Любила, стало быть, любила…
…Анна коснулась мертвого лица. Теплое еще. И Глеб улыбается. Чему он улыбается? А кровь сочится. Кровь из дыры в боку пропитала жалкие клочки мха, и текла по пальцам Анны. И она, наверное, запомнит до конца жизни это ощущение – липкой красной крови.
Плакать не получалось.
Было больно, так больно, будто сердце вырезали. А вот плакать совсем не получалось. Следом пришла спасительная мысль, что и самой Анне недолго осталось.

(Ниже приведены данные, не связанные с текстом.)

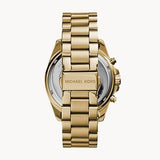 Michael Kors Bradshaw Gold Dial Gold Steel Strap Watch for Women - MK5605 Authentic Buy Shop Now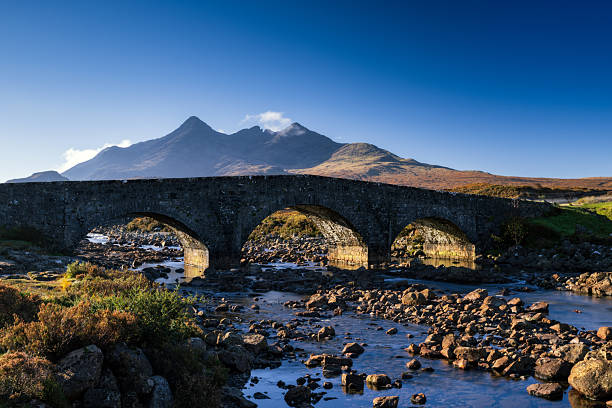 istock Sligachan Old Bridge in Autumn Light 2247180707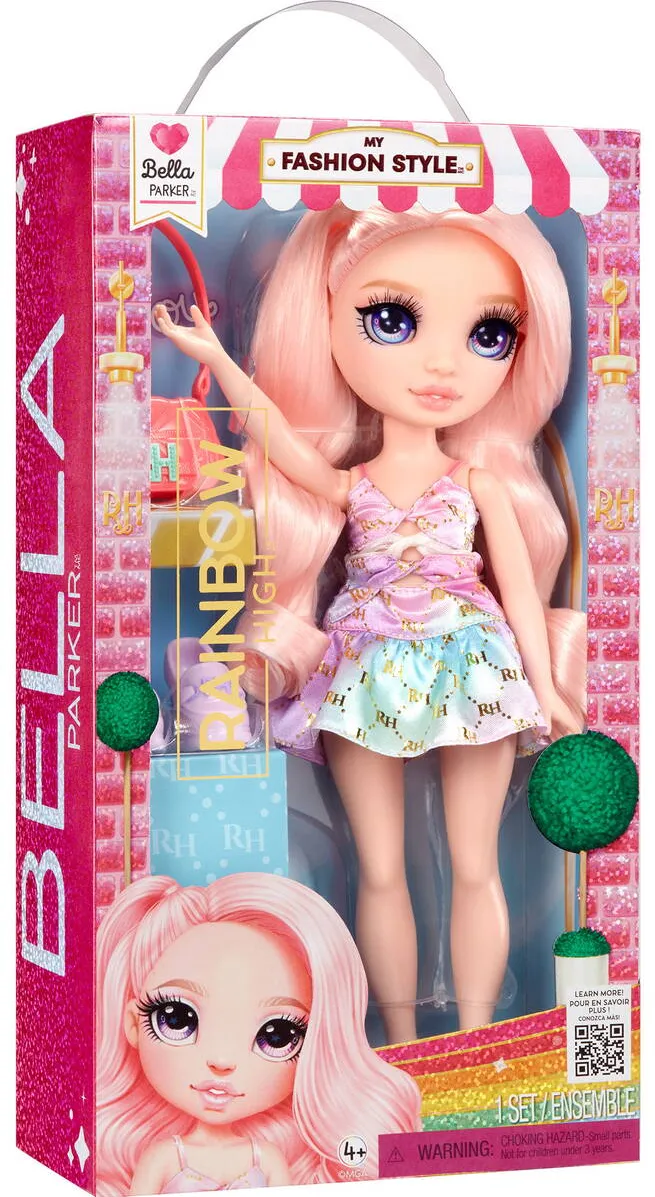 Mga Rainbow High My Fashion Style - Bella, doll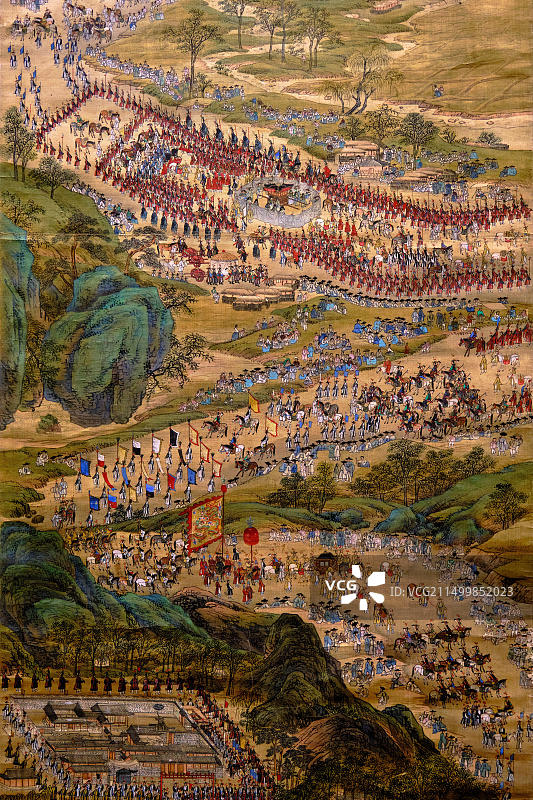 韩国首尔梨泰院区，建筑师Rem Koolhaas、Mario Botta和Jean Nouvel设计的Leeum三星美术馆是一座博物馆图片素材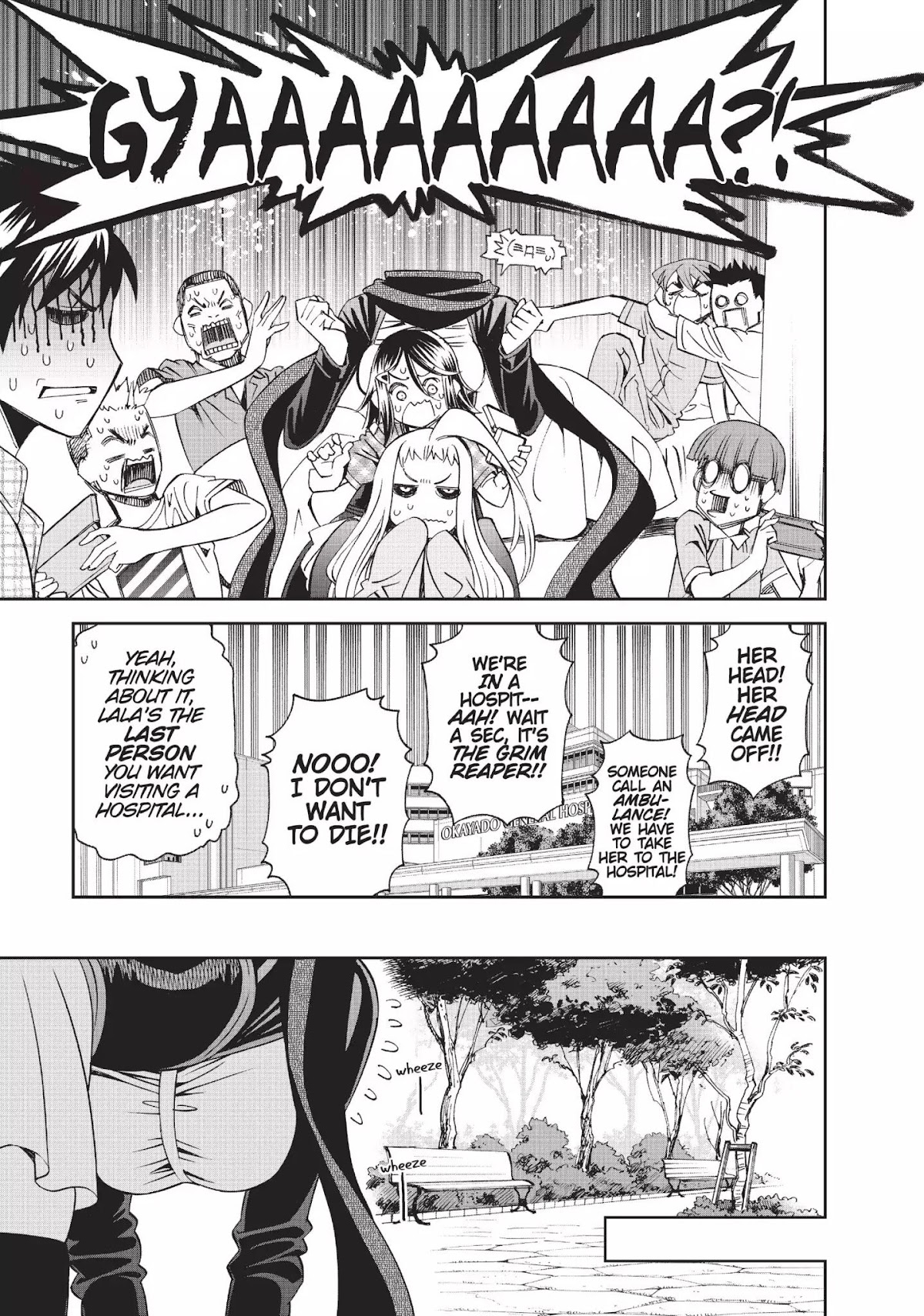 Monster Musume no Iru Nichijou Chapter 38 page 9 - Chapter 38
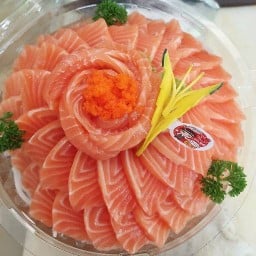 แซลมอน ซาชิมิ 2 ขายเช้า-กลางวัน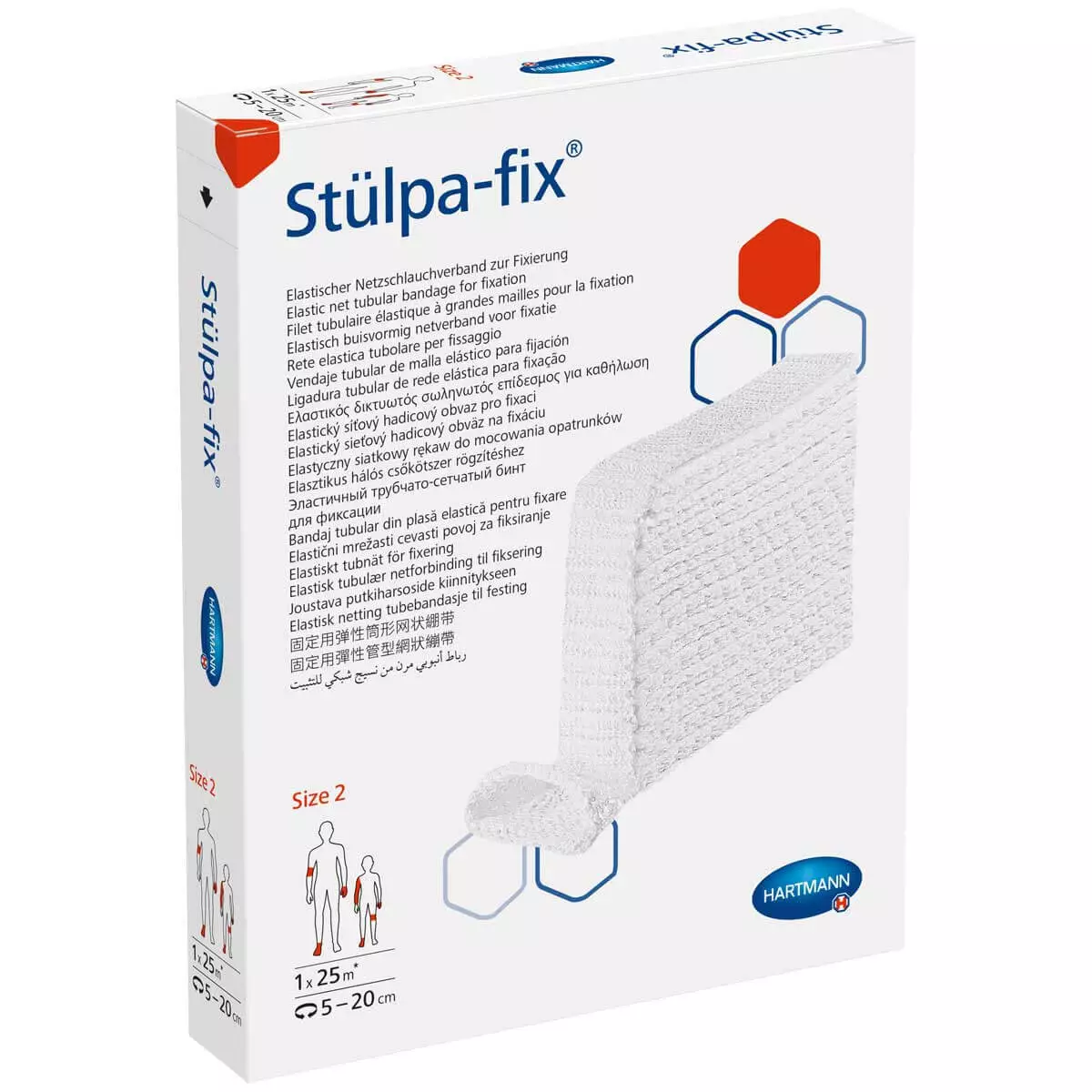 Filet tubulaire Stülpa-fix Filet tubulaire Stülpa-fix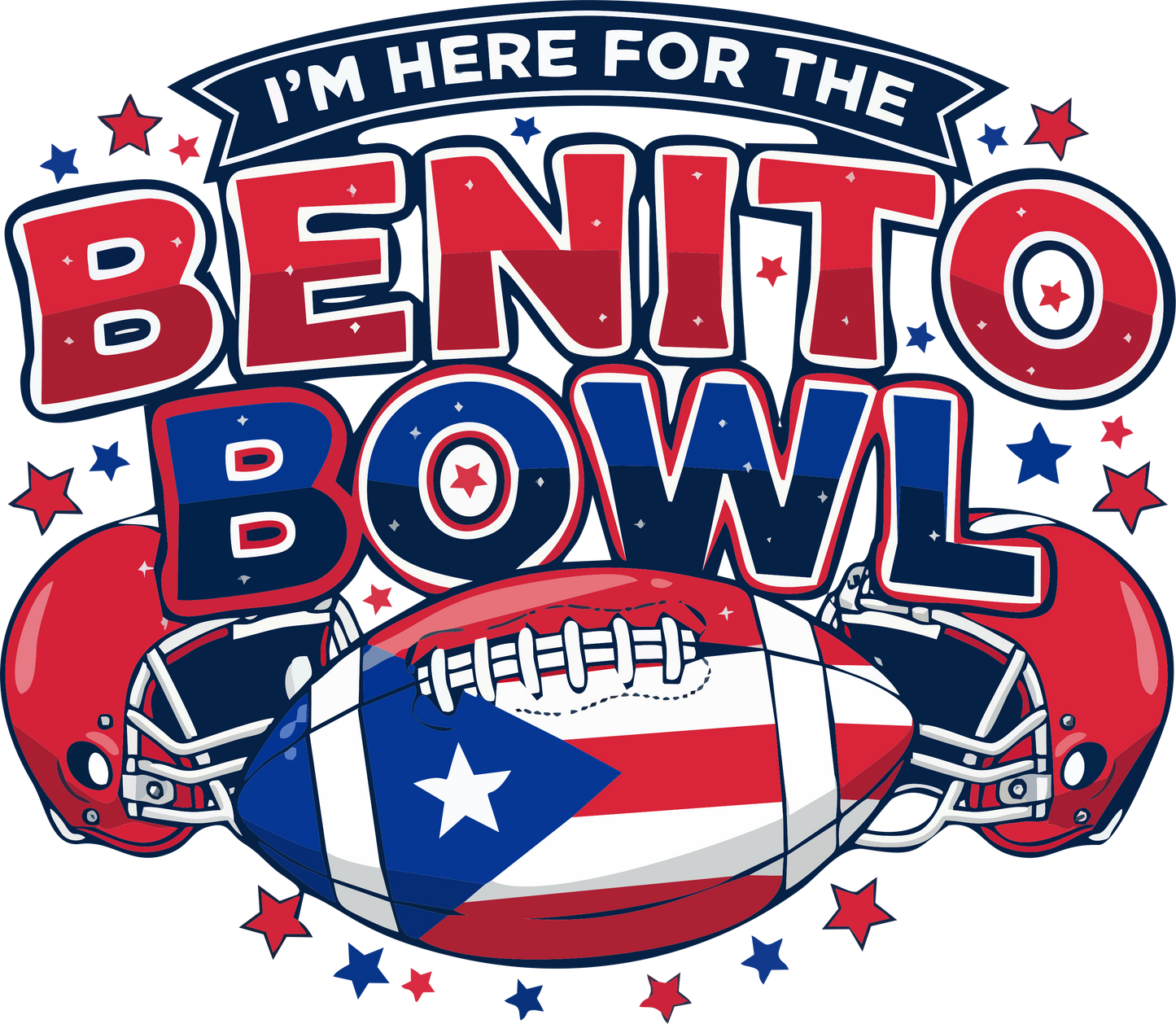 I'm here for the Benito Bowl 2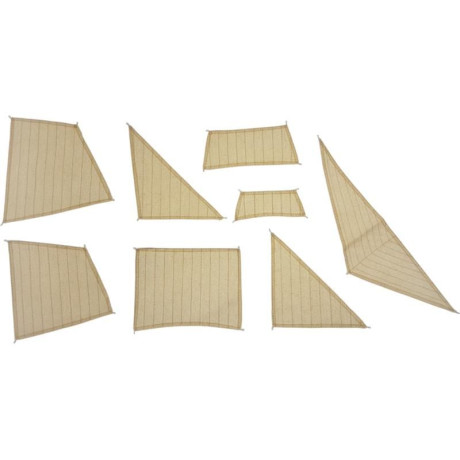 MAMOLI Blackbeard 1:57 - sada plachet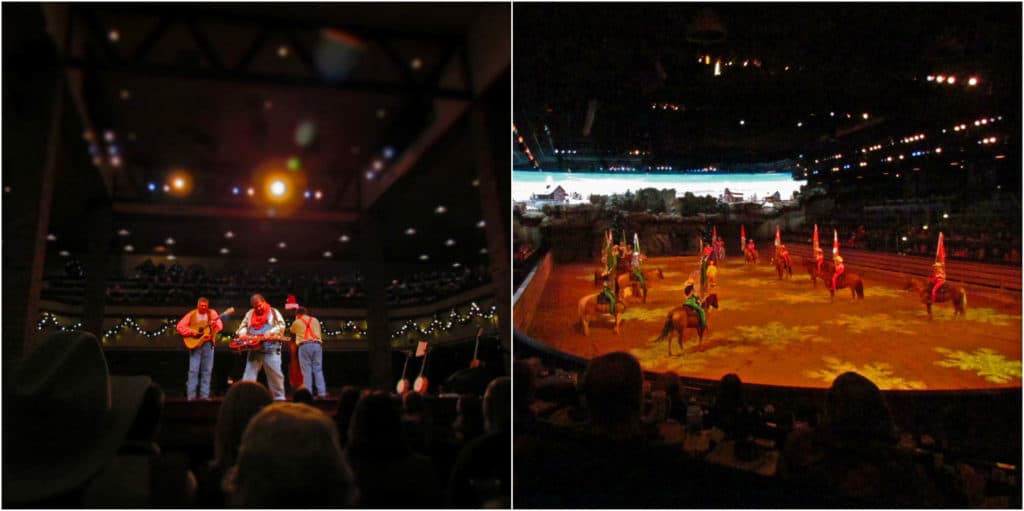 Dixie Stampede is a fun-filled stop for Christmas time music and entertainment.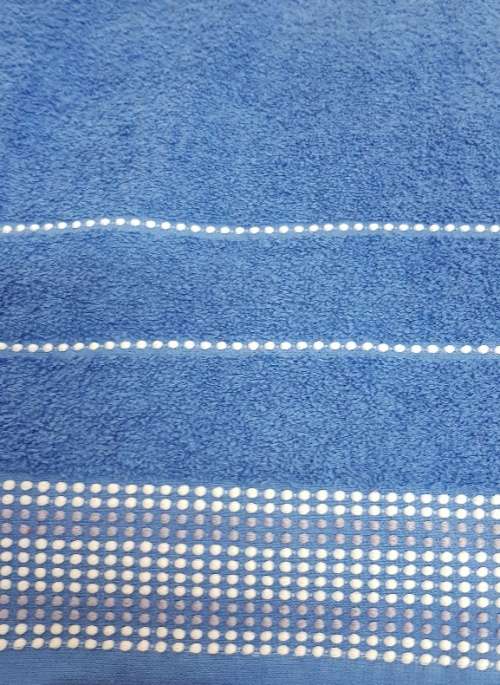 FRI SPECIAL Royal Blue Bath Sheets - Excellent Quality R10 ADDITIONAL TOWEL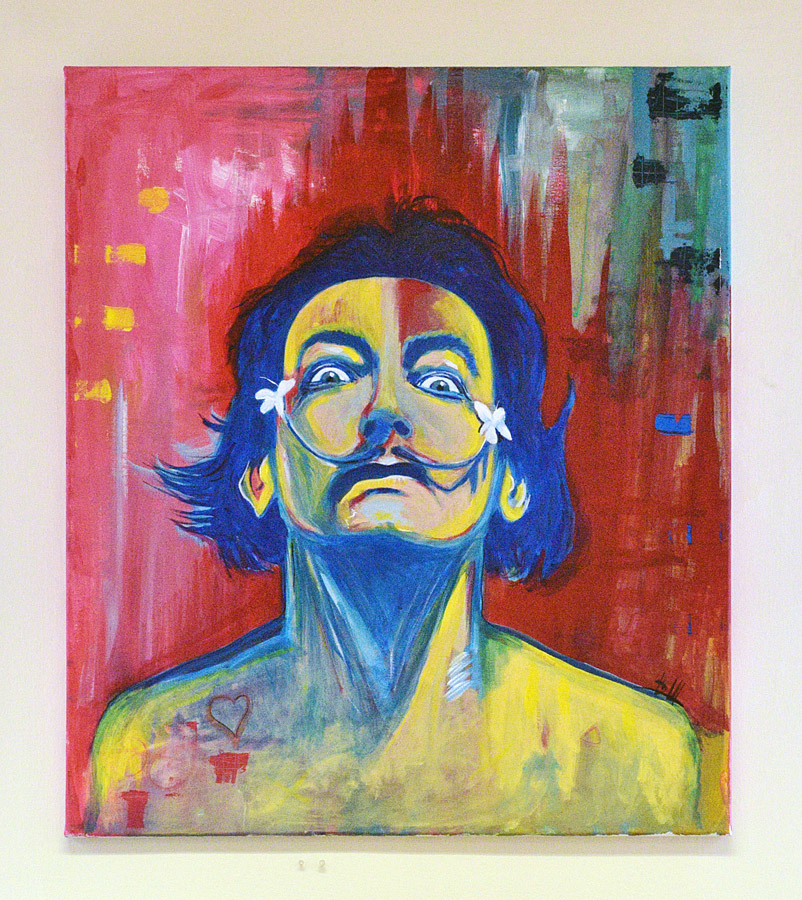 Salvador Dalí - Szabó Norbert festménye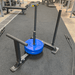 Triad Sled | Workout Equipment | Push Sled | Pull Sled | Drag Sled | Rope Attachments | Three weight points | With some weights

Что… быть может, в этом и смысл?
Не в один день, но… почти?
Он дождется, там, за краем. Он знает, что Анна придет… в конце концов, был ведь обряд. И кровь. И клятва. И тьма, которая вот плакала беззвучно, как умеет плакать ночь осенним дождем.
Анна бы ее утешила.
Если бы смогла.
Она закрыла глаза Глеба. И повернулась на звук.
Шелест.
И хруст.
Звон. Нежный мягкий звон, будто кто-то ступал по полю хрустальных цветов. Теперь существо походила на человека. Пожалуй. Такого невероятно высокого и чересчур уж худого человека.
Беловолосого.
Длинноносого.
Узкогубого. И губы скривились, а гость произнес:
– Женщина.
– Женщина, – согласилась Анна, убирая со лба Глеба волосы. Надо же, и здесь кровь, кровь – это плохо. Ее будут вымывать, а волосы расчешут.